UNESCO'ya madde madde Ayasofya cevabı

UNESCO'ya madde madde Ayasofya cevabı
UNESCO'nun Ayasofya açıklamasına Türkiye'den yanıt geldi. Kültür ve Turizm Bakan Yardımcısı Özgül Özkan Yavuz, "UNESCO Sözleşmesinde listeye kayıtlı bir varlığın işlevinin değiştirilmesine engel herhangi bir hüküm bulunmamaktadır. Ayasofya'nın cami olarak kullanılması kesinlikle anılan sözleşmenin ihlali değildir.

86 yıldır müze olarak hizmet veren Ayasofya'nın tekrar ibadete açılma kararından kısa süre önce UNESCO'dan açıklama gelmiş ve "Bir anıtın statüsü hakkında Türkiye’nin aldığı kararı üzüntüyle karşıladık" denmişti.

Kültür ve Turizm Bakan Yardımcısı Özgül Özkan Yavuz da konuyla ilgili Twitter hesabından şu açıklamaları yaptı:

"İstanbul'un Tarihi Alanları"nın bir bileşeni olarak 1985 yılında UNESCO Dünya Miras Listesi'ne kaydedilen Ayasofya, UNESCO'nun 1972 tarihli Dünya Kültürel ve Doğal Mirasının Korunması Sözleşmesinin yanı sıra ulusal mevzuatımız kapsamında da güçlü bir şekilde korunmaktadır.

UNESCO Sözleşmesinde listeye kayıtlı bir varlığın işlevinin değiştirilmesine engel herhangi bir hüküm bulunmamaktadır. Ayasofya'nın cami olarak kullanılması kesinlikle anılan sözleşmenin ihlali değildir. Bu durum Ayasofya’nın üstün evrensel değerini asla etkilememektedir.

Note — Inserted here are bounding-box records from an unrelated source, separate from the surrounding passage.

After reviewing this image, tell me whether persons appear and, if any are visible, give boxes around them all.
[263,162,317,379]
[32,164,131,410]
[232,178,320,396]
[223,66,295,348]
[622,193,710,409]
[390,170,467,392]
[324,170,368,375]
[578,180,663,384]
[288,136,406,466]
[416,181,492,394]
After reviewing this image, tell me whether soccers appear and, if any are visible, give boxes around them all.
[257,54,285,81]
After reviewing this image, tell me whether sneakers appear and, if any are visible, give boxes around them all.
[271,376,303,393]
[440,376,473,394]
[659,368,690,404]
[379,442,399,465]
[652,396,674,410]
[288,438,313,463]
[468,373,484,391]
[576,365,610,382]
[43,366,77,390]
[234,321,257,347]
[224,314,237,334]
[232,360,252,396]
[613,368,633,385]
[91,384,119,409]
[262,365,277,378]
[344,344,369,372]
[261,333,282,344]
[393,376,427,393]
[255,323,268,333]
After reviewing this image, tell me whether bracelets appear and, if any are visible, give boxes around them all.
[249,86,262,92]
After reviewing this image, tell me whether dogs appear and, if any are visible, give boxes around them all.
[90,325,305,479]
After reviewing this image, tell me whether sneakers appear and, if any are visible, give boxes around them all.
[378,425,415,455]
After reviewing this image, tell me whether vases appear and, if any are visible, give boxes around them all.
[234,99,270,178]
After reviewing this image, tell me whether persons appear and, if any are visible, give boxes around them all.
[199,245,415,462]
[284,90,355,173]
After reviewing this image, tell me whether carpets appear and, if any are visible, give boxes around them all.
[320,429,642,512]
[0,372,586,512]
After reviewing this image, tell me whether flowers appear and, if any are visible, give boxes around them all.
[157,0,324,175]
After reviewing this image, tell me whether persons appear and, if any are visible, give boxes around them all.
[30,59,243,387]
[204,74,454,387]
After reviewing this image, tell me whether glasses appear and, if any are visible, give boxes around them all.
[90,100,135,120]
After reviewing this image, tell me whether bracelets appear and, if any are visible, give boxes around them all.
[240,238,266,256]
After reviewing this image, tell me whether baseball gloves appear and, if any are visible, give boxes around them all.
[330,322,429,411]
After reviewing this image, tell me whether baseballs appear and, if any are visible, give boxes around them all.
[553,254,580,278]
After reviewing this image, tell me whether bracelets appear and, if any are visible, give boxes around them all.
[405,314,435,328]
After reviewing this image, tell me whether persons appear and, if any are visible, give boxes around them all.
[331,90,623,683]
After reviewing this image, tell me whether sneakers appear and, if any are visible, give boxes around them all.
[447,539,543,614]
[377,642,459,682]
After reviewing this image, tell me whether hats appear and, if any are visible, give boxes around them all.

Öte yandan, 8. yüzyılda cami olarak inşa edilmiş ve 13. yüzyılda kiliseye dönüştürülmüş olan ve halen ibadete açık aktif bir kilise olarak kullanılmakta olan İspanya Cordoba Camii, 1984 yılından beri UNESCO Dünya Miras Listesi'nde varlığını sürdürmektedir."

ekran-alintisi-878.jpg

UNESCO NE DEMİŞTİ?

Ayasofya'nın ibadete açılma kararının alınmasından kısa süre önce UNESCO'dan konuyla ilgili açıklama yapılmış ve bir devletin topraklarında bulunan evrensel değere sahip bir yapı için değişiklik yapmamayı garanti altına alması gerektiğini belirten UNESCO, her değişikliğin önceden bildirilmesi ve Dünya Miras Komitesi tarafından incelenmesi gerektiği duyurmuştu.

UNESCO'nun açıklamasında, bu konudaki endişelerin çok sayıda mektupla Türkiye'ye iletildiğini aktarıldığı bildirilerek, "Söz konusu yerin evrensel değerine zarar verebilecek bir karar almadan önce Türk yetkilileri diyalog kurmaya çağırıyoruz" denilmişti.